In the traditional family model, women bear the responsibility for caring about the family's well-being and health. This model is supplemented with the imperatives of healthism, which is especially popular among women and dictates norms of beauty and health. 'Double pressure from gender stereotypes and healthist canons promotes a feeling of guilt and growing stress in women', the expert said. And since all this takes place in the context of the modern popular habit of linking health with attractiveness, the categories of the 'internal body' (functioning of organs and systems) and 'external body' merge. As a result, the goal of healthcare becomes not only to feel well, but also to look good.

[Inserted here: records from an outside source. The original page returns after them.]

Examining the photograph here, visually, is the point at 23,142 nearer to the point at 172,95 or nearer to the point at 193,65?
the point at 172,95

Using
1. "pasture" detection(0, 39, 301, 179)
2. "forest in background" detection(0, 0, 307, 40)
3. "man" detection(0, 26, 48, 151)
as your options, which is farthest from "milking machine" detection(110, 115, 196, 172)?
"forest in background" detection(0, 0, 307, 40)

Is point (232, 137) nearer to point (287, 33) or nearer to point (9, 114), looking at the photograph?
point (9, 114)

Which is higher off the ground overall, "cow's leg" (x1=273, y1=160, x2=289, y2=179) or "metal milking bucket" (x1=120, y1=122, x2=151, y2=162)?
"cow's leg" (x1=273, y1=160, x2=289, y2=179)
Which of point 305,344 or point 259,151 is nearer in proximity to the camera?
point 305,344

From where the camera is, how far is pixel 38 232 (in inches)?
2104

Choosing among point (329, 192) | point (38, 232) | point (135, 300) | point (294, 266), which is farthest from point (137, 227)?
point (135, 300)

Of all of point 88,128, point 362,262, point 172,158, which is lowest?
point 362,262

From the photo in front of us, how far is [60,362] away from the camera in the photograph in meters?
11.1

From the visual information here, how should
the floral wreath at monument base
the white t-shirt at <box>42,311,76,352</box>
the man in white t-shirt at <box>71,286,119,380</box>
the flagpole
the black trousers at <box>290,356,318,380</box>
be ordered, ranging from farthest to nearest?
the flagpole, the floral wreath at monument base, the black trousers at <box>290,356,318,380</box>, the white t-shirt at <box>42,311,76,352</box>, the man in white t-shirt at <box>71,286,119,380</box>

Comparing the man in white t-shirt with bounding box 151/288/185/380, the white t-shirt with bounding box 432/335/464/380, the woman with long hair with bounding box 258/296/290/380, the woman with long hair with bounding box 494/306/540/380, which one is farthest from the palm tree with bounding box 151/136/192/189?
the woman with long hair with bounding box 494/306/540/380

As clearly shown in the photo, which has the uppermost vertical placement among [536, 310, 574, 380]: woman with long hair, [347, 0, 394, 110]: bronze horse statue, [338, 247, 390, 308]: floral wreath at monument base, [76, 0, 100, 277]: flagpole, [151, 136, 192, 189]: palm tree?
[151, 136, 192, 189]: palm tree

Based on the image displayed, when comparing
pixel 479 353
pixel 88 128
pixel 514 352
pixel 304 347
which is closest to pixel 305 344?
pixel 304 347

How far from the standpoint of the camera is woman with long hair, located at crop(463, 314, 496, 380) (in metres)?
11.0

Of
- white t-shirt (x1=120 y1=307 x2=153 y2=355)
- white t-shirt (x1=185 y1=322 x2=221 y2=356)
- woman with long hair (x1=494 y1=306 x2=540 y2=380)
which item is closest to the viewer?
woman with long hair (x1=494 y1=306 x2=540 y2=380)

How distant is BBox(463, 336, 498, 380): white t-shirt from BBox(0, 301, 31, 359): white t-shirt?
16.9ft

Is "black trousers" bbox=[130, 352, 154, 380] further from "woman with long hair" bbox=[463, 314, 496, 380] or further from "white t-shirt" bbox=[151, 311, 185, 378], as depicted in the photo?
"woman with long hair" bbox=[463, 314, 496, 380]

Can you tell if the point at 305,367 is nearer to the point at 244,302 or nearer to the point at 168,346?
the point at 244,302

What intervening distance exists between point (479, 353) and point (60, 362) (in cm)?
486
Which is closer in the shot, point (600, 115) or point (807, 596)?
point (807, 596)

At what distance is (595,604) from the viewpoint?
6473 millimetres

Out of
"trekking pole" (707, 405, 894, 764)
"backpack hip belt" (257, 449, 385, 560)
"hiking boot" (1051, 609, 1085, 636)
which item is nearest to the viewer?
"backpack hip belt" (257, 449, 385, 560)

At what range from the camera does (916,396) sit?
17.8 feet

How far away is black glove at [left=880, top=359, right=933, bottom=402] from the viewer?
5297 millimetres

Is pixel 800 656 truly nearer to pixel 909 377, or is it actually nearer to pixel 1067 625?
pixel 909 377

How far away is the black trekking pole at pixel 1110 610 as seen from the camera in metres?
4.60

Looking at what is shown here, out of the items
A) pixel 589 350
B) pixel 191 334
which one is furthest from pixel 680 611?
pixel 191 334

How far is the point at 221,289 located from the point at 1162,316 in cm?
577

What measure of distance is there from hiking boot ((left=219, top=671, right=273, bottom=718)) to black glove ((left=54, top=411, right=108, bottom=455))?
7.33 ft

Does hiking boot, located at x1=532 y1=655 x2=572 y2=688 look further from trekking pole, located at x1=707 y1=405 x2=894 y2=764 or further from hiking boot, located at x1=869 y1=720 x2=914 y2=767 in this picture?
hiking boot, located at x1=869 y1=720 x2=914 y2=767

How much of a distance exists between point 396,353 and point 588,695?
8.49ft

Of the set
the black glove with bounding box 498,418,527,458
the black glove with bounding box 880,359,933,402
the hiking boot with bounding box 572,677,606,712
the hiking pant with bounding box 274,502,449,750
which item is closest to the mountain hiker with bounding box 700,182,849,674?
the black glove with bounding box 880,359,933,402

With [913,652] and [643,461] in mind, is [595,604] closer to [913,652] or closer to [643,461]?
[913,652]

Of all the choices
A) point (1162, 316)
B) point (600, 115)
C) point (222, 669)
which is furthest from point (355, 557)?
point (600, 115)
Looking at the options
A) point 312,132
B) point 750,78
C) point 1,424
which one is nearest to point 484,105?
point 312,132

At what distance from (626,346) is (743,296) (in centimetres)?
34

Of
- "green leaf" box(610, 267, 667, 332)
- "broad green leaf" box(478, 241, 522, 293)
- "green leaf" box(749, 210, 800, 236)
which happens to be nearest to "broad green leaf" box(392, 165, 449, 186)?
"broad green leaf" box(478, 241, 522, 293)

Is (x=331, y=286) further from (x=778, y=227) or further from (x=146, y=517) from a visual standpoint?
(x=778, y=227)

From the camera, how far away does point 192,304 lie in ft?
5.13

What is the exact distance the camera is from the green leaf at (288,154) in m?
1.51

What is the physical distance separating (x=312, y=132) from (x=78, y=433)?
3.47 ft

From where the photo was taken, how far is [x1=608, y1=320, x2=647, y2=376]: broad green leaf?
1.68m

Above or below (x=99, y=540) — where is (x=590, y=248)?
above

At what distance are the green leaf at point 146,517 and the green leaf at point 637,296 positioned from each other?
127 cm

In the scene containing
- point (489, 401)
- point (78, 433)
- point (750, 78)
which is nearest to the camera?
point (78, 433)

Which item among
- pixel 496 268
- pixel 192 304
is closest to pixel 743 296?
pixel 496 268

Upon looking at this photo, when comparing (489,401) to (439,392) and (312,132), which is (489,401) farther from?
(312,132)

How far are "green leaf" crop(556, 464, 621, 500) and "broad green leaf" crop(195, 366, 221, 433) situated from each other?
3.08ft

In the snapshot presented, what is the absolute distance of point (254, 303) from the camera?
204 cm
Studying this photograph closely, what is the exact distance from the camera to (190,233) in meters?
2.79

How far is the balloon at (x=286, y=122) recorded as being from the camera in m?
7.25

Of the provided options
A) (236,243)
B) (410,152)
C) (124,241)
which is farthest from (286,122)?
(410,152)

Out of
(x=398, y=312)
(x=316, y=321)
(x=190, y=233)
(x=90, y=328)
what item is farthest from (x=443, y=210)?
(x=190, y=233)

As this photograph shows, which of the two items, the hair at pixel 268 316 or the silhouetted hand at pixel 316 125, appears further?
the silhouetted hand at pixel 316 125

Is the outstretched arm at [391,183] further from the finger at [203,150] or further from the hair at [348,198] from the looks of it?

Healthism is not about a person, it's about a patient

New medical technologies have partly become a goal in themselves. Their penetration into various spheres of life has led to further medicalization of everyday life. For example, 'surveillance medicine' developed during the 20th century. Such a model of healthcare 'requires the dissolution of the distinct clinical categories of healthy and ill as it attempts to bring everyone within its network of visibility', said Evgenia Golman, quoting the British sociologist David Armstrong. This surveillance increases the number of technologies and medicines used daily. This means that a person is seen as a patient a priori.

High-technology medicine often speaks the language of probabilities, trying to calculate possible threats in advance. This leads to the appearance of 'patients without symptoms' (a term by British sociologist Andrew Webster). Nevertheless, they lead a life-long regime of health monitoring.

And the 'healthy lifestyle' has been successfully commercialized today. For example, fitness bracelets are very popular, which monitor the level of physical activity and the quality of sleep. Other special mobile apps have a similar purpose.

One way or another, one of the results of such a health cult is that overweight people, any vulnerable social strata who can't afford fitness and healthy food, as well as disabled individuals, are excluded from the 'group of conscious people'. In these terms, the researcher emphasizes, healthism is close to eugenics, which equals health to 'patriotism and respectability, and which gives ground to segregation, ageism, and even racism'.

Healthism may become even closer to eugenics

Similarities between the 'new health consciousness' and eugenics can be seen particularly clearly in the ethical issues of the 'new genetics', especially related to testing embryos, Golman believes. Total diagnostics of genetic disorders in embryos increases the probability of abortion. The problem is that medicine is under threat of changing its focus from a 'therapeutic role to eliminating what it can't cure', the researcher shares the opinion of David Le Breton, a French sociologist and anthropologist.

The development of 'new genetics' also opens the potential for 'gene engineering related to detecting "bad genes" responsible for certain diseases, and promising to exclude them from DNA in future', Evgenia Golman added.

Social expertise is needed for healthist discourse, the researcher concluded. It's necessary to study the controversial possible effects of such ideas. There is a high risk that the intrusive propaganda of a 'healthy lifestyle' will negatively influence socially vulnerable demographic groups and discriminate against them.